### [Fragmento seleccionado]
Los paradigmas de mi infancia colocaban a un ejército de diminutas
personas que hacían funcionar la radio y la televisión.
Nunca pude encontrarlos.
La primera vez que vi cómo abrían una radio para repararla la ilusión
desapareció.
Aquel ejército era imaginario.
También por aquel tiempo era magia la que hacía aparecer la luz dentro
de la refrigeradora.
Como antaño había caído en la ilusión de los enanos, me impuse la tarea
de averiguar qué sucedía en este caso.
Abrí y cerré la puerta de la nevera al menos cien veces antes de
descubrir aquel diminuto botón en la parte superior de la puerta que como un
pezón plástico aparecía y desaparecía encendiendo y apagando el interior de la
nevera.
Después me gustaba abrir la puerta, accionar el botón con el dedo y
dejar el interior de la nevera en absoluta oscuridad como muestra fehaciente de
que había descubierto sus misterios.
Cuando uno es niño tiene tantas creencias que surgen de una lógica
bastante primitiva y que va de la mano de las referencias y conocimientos que tienes
hasta ese momento; los cuales suelen ser bastante pocos y alimentados a veces
por las caricaturas y mitos comunes.
Cuando me tiraba en el sillón de la sala para ver las cómicas y pasaban
al noticiero, me incorporaba de inmediato.
Me ponía serio.
Algunas veces llegué a peinarme.
Era evidente que el elegante y veterano presentador de televisión y su
glamorosa compañera podían verme tirado en aquel sillón en mis shorts,
despreocupado del mundo.
No era esa la imagen que quería darles.
Me tomó algo de tiempo tratar de descifrar aquel misterio.
Era poderoso.
Yo seguía sentándome con la espalda recta, y mirándolos de frente, con
seriedad.
En los comerciales me escabullía a mi cuarto porque entonces ellos no
podían verme.
Mala suerte si se encontraban con el sillón vacío a la vuelta de las
propagandas.
Me tomó un tiempo analizar el fenómeno.

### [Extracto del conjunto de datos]
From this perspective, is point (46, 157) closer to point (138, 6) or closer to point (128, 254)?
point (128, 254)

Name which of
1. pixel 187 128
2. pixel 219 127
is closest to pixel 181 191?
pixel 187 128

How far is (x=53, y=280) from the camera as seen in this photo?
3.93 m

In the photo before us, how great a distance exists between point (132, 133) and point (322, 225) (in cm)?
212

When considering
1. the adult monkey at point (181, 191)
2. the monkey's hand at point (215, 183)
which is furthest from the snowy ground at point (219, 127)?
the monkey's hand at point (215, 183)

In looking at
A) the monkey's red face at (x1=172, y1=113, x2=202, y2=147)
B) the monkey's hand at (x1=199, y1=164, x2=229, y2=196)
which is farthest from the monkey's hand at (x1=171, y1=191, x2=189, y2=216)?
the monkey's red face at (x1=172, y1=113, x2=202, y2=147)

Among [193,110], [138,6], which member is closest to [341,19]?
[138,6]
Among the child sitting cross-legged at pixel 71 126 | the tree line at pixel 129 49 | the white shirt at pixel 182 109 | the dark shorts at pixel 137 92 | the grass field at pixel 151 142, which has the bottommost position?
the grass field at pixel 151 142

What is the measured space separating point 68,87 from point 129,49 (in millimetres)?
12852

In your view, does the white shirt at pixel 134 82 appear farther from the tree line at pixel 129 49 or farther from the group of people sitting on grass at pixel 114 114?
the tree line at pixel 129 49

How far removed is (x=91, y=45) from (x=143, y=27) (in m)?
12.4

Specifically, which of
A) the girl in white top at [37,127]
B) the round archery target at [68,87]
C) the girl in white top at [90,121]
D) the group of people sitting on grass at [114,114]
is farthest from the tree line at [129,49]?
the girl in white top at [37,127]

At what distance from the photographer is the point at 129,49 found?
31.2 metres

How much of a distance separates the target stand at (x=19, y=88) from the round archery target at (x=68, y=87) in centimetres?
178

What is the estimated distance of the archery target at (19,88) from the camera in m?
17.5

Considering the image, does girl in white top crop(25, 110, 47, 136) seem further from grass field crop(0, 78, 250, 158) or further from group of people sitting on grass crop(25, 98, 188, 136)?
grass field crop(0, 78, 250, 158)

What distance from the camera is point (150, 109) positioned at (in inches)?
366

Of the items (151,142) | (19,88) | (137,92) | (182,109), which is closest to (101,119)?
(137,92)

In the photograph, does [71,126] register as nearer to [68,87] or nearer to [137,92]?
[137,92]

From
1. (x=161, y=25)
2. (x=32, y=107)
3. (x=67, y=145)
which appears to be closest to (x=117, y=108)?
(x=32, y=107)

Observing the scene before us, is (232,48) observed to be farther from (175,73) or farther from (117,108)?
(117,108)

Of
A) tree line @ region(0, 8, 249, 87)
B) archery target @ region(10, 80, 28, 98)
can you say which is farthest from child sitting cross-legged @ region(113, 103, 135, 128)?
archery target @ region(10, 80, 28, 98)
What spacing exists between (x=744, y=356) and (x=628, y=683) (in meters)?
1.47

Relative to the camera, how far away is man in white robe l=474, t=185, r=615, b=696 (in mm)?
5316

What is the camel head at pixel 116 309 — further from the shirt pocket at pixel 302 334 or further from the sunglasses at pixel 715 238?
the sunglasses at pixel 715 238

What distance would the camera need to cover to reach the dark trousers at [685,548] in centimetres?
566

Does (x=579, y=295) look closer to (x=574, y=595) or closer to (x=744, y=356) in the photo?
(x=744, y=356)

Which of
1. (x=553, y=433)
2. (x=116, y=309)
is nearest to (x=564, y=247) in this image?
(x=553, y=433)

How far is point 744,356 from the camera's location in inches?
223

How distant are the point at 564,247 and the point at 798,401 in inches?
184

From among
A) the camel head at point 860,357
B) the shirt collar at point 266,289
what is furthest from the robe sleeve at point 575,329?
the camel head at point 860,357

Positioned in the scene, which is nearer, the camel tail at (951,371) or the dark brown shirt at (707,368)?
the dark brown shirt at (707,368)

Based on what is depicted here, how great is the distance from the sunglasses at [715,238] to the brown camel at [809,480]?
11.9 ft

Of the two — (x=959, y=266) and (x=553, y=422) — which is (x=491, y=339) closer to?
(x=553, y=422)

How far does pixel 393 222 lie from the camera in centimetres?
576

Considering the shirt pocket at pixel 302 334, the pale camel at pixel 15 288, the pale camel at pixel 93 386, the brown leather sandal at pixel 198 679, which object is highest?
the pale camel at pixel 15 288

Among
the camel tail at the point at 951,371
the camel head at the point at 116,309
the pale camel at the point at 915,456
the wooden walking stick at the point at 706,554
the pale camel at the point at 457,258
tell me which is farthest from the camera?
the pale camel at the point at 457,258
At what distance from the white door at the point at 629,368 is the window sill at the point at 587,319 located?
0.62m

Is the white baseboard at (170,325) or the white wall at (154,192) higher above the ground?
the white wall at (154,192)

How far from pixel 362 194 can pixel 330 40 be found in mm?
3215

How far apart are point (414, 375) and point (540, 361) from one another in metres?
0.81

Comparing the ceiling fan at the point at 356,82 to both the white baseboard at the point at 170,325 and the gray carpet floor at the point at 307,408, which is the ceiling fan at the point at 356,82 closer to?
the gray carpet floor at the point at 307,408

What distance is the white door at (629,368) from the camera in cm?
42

### [Ejercicio propuesto 1]
Por favor, transcribe del fragmento sobre las creencias de la infancia el pasaje que va de "También por aquel" a "en este caso.", ambos incluidos.
### [Ejercicio propuesto 2]
Extrae del listado cada línea que contenga la palabra "face", distinguiendo entre mayúsculas y minúsculas.

### [Respuesta correcta 1]
También por aquel tiempo era magia la que hacía aparecer la luz dentro
de la refrigeradora.
Como antaño había caído en la ilusión de los enanos, me impuse la tarea
de averiguar qué sucedía en este caso.

### [Respuesta correcta 2]
A) the monkey's red face at (x1=172, y1=113, x2=202, y2=147)
the monkey's red face at (x1=172, y1=113, x2=202, y2=147)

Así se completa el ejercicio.